**指示 A**
記録のうち、文字列「bottom」を含む行がいくつあるかを数え、その数だけを書け。

**原文抜粋**
この問題をさらに考えるため、まず、バイオ・ベンチャー企業と技術系ベンチャー企業の設立時従業員数を比較しよう。すると、バイオ・ベンチャー企業の常勤従業員と非常勤従業員の数は(それぞれ、3.85人、0.71人)、技術系ベンチャー企業のそれらと比べて(それぞれ、12.72人、3.36人)、はるかに少ない。これは、技術系ベンチャー企業のかなりの割合が製造業・サービス業(ソフトウェア、情報処理など含む)で占められ、生産やプログラミングなど労働集約的な業務に多くのスタッフが必要であるのに対し、バイオ・ベンチャー企業は研究中心で頭脳集約的であるため、必ずしも多くのスタッフを必要としないためのようである。

バイオ・ベンチャー企業の方が技術系ベンチャー企業と比べて設立時の従業員数が少ないのであれば、バイオ・ベンチャー企業の方が人員確保が容易のように思える。ただし、人的資本は人数だけではなく、その能力や知識など質も問題である。特に、バイオ・ベンチャー企業の場合は、博士号を取得して自主的に研究を行う能力のある従業員の不足感が強い。バイオ関係の博士号取得者数(1998年)をみると、米国の五八五四人に対して、日本は四七六人と少ない。しかも、日本では博士号取得者の多くが大学や大企業の研究機関等に勤務しているため、バイオ・ベンチャー企業のニーズに対応するほどの研究者の雇用の流動性はない。こうした現状から、バイオ・ベンチャー企業への勤務を希望する研究者が少なくなっている。

**指示 B**
上の原文抜粋から次の一文を英語に訳せ:「特に、バイオ・ベンチャー企業の場合は、博士号を取得して自主的に研究を行う能力のある従業員の不足感が強い。」

**提供データ**
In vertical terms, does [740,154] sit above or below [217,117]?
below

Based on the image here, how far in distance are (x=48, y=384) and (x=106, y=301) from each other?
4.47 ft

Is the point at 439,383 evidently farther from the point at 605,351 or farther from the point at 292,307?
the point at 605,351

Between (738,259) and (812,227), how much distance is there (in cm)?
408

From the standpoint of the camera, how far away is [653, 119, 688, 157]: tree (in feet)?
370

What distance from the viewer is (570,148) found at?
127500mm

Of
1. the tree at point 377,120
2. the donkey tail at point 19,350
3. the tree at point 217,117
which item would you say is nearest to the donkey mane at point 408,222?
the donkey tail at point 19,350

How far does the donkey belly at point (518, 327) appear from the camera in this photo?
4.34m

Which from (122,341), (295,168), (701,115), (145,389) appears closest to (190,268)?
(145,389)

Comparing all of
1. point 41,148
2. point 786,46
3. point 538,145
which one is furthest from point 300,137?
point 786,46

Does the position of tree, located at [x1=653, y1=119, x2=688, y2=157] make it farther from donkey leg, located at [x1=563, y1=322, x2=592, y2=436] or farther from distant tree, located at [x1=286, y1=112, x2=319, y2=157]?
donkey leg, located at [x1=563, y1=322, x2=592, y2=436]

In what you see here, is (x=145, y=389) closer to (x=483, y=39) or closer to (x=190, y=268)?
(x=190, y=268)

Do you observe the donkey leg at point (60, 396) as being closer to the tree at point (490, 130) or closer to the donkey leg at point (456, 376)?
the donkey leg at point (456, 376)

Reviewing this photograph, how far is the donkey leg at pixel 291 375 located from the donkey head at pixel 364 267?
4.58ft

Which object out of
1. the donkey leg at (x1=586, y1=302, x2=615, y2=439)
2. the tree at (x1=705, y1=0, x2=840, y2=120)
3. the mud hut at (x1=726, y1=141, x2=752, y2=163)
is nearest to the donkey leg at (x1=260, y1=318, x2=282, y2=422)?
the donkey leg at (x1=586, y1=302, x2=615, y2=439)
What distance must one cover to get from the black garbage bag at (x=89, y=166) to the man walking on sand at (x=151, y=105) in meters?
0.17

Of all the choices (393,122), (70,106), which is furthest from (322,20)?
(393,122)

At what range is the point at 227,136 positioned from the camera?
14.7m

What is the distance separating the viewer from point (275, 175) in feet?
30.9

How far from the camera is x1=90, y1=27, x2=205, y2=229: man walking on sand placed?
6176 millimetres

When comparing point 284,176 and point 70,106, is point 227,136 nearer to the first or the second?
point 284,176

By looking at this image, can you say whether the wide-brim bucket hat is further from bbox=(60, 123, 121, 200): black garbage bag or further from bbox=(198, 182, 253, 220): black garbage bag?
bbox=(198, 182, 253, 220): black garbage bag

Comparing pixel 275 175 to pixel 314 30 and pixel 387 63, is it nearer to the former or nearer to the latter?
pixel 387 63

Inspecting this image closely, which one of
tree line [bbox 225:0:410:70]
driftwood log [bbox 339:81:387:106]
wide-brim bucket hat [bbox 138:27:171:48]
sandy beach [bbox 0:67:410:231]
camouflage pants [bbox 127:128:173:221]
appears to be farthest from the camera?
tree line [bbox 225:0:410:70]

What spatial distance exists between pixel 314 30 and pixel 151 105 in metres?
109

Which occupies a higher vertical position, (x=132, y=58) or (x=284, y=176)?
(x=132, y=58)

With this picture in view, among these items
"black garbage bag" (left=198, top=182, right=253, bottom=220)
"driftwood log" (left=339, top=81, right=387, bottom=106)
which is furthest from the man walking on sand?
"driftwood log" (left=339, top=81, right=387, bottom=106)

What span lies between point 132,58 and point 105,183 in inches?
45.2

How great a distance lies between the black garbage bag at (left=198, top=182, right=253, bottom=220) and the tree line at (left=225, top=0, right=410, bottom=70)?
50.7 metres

**出力全文 A**
4

**出力全文 B**
In particular, bio-venture companies feel a strong shortage of employees who hold doctorates and are capable of conducting research independently.